No matter how was the situation, my family never give up on me. My uncle aunty visited me daily as well as my sis. Sis even bought me toy to cheer me up. Unfortunately there was nothing that can make me happy. All I wanted was to leave the place and die peacefully at home. I begged mom to bring me home so that I can just rest then die on the sofa. Die die Die was all in my mind.
However, day by day, I was improving. Thanks to a doc from rehab team, I was able to sit up from the bed. I was so happy coz I was on bed most of the time. Finally I can sit up. yippiee..Then a physio came everyday to help me with my walking. My mom never give up in helping me to walk. Everyday I walked a little bit. Walking used to be so easy for me but that moment I had to use my full energy to take few small moves.
I could never finish telling or writing what I encountered because there were too much emotions.
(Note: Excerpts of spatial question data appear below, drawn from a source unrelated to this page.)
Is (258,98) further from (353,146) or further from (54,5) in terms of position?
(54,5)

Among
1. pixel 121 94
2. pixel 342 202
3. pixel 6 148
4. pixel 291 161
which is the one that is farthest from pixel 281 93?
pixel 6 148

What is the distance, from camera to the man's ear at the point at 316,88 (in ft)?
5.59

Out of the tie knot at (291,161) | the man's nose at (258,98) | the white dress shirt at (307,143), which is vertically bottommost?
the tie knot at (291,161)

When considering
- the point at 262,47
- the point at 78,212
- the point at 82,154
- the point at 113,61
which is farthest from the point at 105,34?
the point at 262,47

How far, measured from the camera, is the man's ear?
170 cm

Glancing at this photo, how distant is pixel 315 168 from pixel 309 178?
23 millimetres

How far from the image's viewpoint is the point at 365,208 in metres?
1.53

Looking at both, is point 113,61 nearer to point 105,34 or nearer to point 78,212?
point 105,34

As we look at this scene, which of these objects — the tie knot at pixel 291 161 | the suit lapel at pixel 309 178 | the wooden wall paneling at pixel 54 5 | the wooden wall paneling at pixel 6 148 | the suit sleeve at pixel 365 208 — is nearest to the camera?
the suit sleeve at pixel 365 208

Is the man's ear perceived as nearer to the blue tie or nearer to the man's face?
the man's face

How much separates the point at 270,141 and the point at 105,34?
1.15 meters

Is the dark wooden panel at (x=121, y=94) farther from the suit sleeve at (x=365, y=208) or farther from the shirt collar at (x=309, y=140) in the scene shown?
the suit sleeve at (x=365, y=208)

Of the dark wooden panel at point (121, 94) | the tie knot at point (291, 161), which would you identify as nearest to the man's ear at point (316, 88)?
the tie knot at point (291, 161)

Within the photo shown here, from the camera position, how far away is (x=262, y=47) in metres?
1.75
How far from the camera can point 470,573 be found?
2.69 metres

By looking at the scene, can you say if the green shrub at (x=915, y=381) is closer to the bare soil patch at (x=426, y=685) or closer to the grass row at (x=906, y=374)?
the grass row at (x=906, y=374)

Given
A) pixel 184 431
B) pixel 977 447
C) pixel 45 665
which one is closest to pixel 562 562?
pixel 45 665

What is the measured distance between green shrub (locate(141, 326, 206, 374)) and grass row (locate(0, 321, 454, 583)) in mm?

I should have recorded but I can't even write. Oh dear, I hardly hold a pen. Tony encouraged me to write whatever I felt but I just too weak.
I totally felt like a baby. I couldn't walk and speak and write and move much. Everyday seemed a suffer to me. How can someone's life changed so much. I was still enjoying my pregnancy and now..everything changed.
Thank Lord that in less than 2 months time I finally can walk with my walking stand. I had my confinement one month later i delivered. I hope that it won't effect my body in future.
Actually theres more things happened during the two months. If theres a chance, I shall share in person. Now everything almost back to normal. I can walk and run and sing as loud as I can .
Life is so unpredictable. Appreciate and enjoy the present. We will be so happy.